Very cool im jealous. That's the field I would love to be in. Doing set designs for Horror movies. AWESOME!


----------



## princeofdarknessMikeW (Jan 30, 2009)

Well I do the agent part now, lol my days of getting dirty are over inless its personally for me. I did that for the show as a good freind of my produces it. So I thought I do some sets for him. Mainly I sit in my office and just deal with clients getting movie stuff or film studios or films that have to have work done.

Some of the people on here could do FX movie work, alot good talent here, thats how I discovered this place. Im the Simon Cowell of Film FX lol...Love to see your stuff you do..


----------



## Yup (Dec 28, 2013)

Wow, excellent job!


----------



## RCIAG (Jul 19, 2010)

LOVE your work!! 

As great as it is I will NOT be buying a Reagan at any price.
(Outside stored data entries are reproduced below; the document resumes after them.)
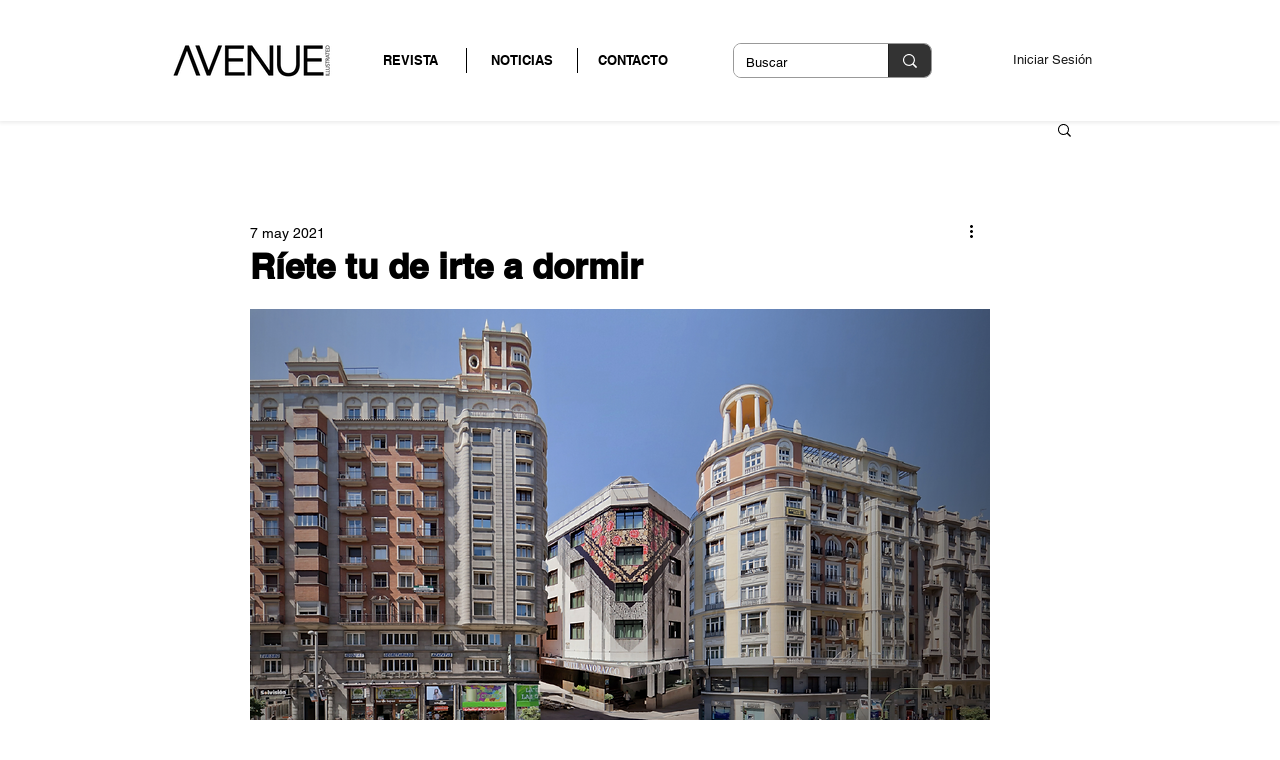

--- FILE ---
content_type: text/html; charset=utf-8
request_url: https://www.google.com/recaptcha/api2/aframe
body_size: 268
content:
<!DOCTYPE HTML><html><head><meta http-equiv="content-type" content="text/html; charset=UTF-8"></head><body><script nonce="M4-VQohYkYl5lOyImE8GAw">/** Anti-fraud and anti-abuse applications only. See google.com/recaptcha */ try{var clients={'sodar':'https://pagead2.googlesyndication.com/pagead/sodar?'};window.addEventListener("message",function(a){try{if(a.source===window.parent){var b=JSON.parse(a.data);var c=clients[b['id']];if(c){var d=document.createElement('img');d.src=c+b['params']+'&rc='+(localStorage.getItem("rc::a")?sessionStorage.getItem("rc::b"):"");window.document.body.appendChild(d);sessionStorage.setItem("rc::e",parseInt(sessionStorage.getItem("rc::e")||0)+1);localStorage.setItem("rc::h",'1767086725113');}}}catch(b){}});window.parent.postMessage("_grecaptcha_ready", "*");}catch(b){}</script></body></html>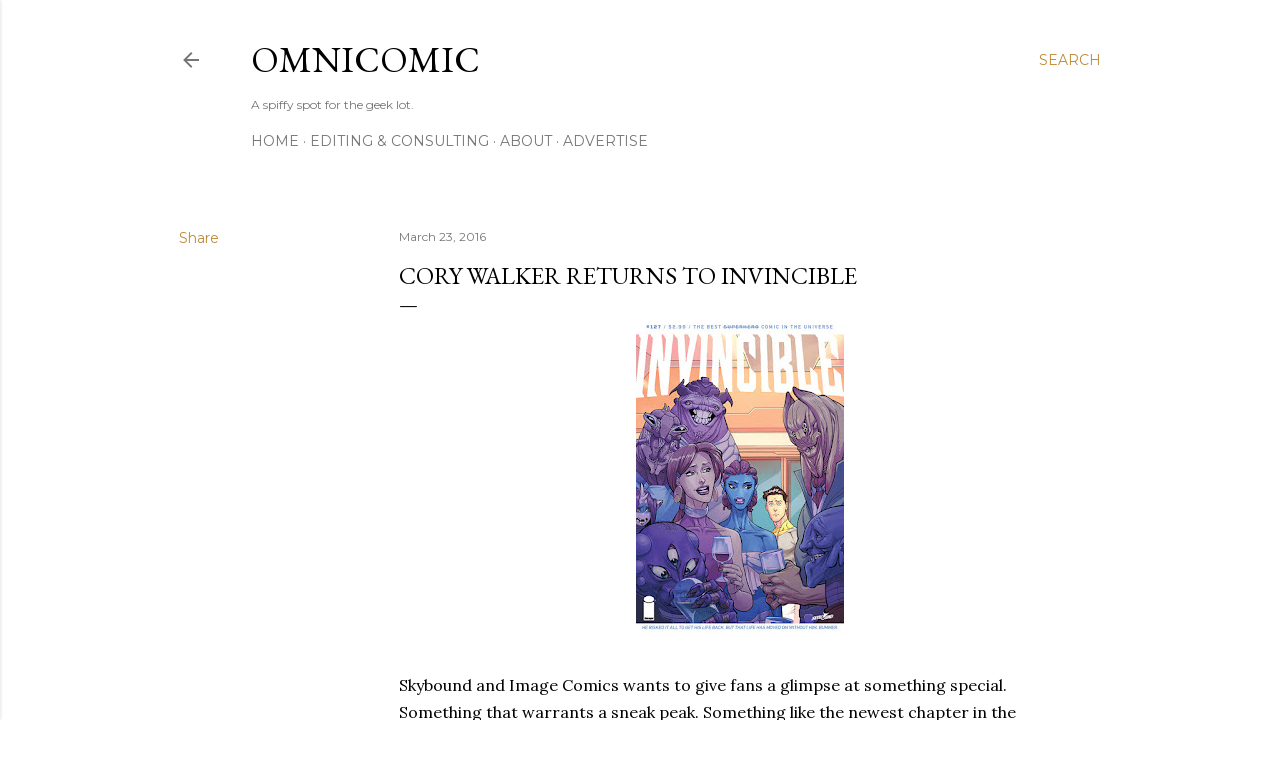

--- FILE ---
content_type: text/html; charset=utf-8
request_url: https://www.google.com/recaptcha/api2/aframe
body_size: 267
content:
<!DOCTYPE HTML><html><head><meta http-equiv="content-type" content="text/html; charset=UTF-8"></head><body><script nonce="FqwFlqpyv4fHnLuzz2g7zQ">/** Anti-fraud and anti-abuse applications only. See google.com/recaptcha */ try{var clients={'sodar':'https://pagead2.googlesyndication.com/pagead/sodar?'};window.addEventListener("message",function(a){try{if(a.source===window.parent){var b=JSON.parse(a.data);var c=clients[b['id']];if(c){var d=document.createElement('img');d.src=c+b['params']+'&rc='+(localStorage.getItem("rc::a")?sessionStorage.getItem("rc::b"):"");window.document.body.appendChild(d);sessionStorage.setItem("rc::e",parseInt(sessionStorage.getItem("rc::e")||0)+1);localStorage.setItem("rc::h",'1769498979101');}}}catch(b){}});window.parent.postMessage("_grecaptcha_ready", "*");}catch(b){}</script></body></html>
I had to scroll quickly past those pics in this thread because if I didn't I'd be sleeping with the lights on! Which, only in our Horror/Halloween-land speak, is a compliment!!

Welcome to the forums & keep showing us your stuff!


----------



## princeofdarknessMikeW (Jan 30, 2009)

Thank you. For the kind words everyone. I posted on another thread but will post on this one. We will be starting our film in Feb. The trailer is already finished. Its been a project over the last 3 years, and the in the making over the last 6. Its a new Big Foot movie. We are doing this different, its not just some giant ape in the forest. Lets say its a cross between Predator and Bigfoot. Heres all the info. We start filming in Feb... Enjoy. Any questions feel free to ask. 

Please check out my campaign on Kickstarter http://www.kickstarter.com/projects/mageefx/primal-rage-the-legend-of-oh-mah to see my take on Bigfoot and see how you can get involved in this exciting project! 


My goal is to bring my vision to the screen. To show people that practical effects can still be utilized, in a computer generated world. To share my story with you, the public, and inspire as well as scare people. 


Lets make 2014 an amazing and memorable year!! 

Thank you and Happy New Year,


----------



## The Halloween Lady (Jul 17, 2010)

Beautiful work! You are very talented.


----------



## Devileyes (Jan 3, 2014)

Incredible work! Love the display and the pics!! Thank you for sharing! I am a HUGE Exorcist fan myself, I think we have talked and done business together on the HMA years ago! 

Joe


----------



## E.F. Benson (Aug 29, 2002)

RCIAG said:


> LOVE your work!!
> 
> As great as it is I will NOT be buying a Reagan at any price. I had to scroll quickly past those pics in this thread because if I didn't I'd be sleeping with the lights on! Which, only in our Horror/Halloween-land speak, is a compliment!!
> 
> Welcome to the forums & keep showing us your stuff!


----------



## E.F. Benson (Aug 29, 2002)

Love the Regan display


----------



## E.F. Benson (Aug 29, 2002)

It would have been cool if Linda Blair would have seen this display.


----------



## E.F. Benson (Aug 29, 2002)

Even had the Pazuzu statue


----------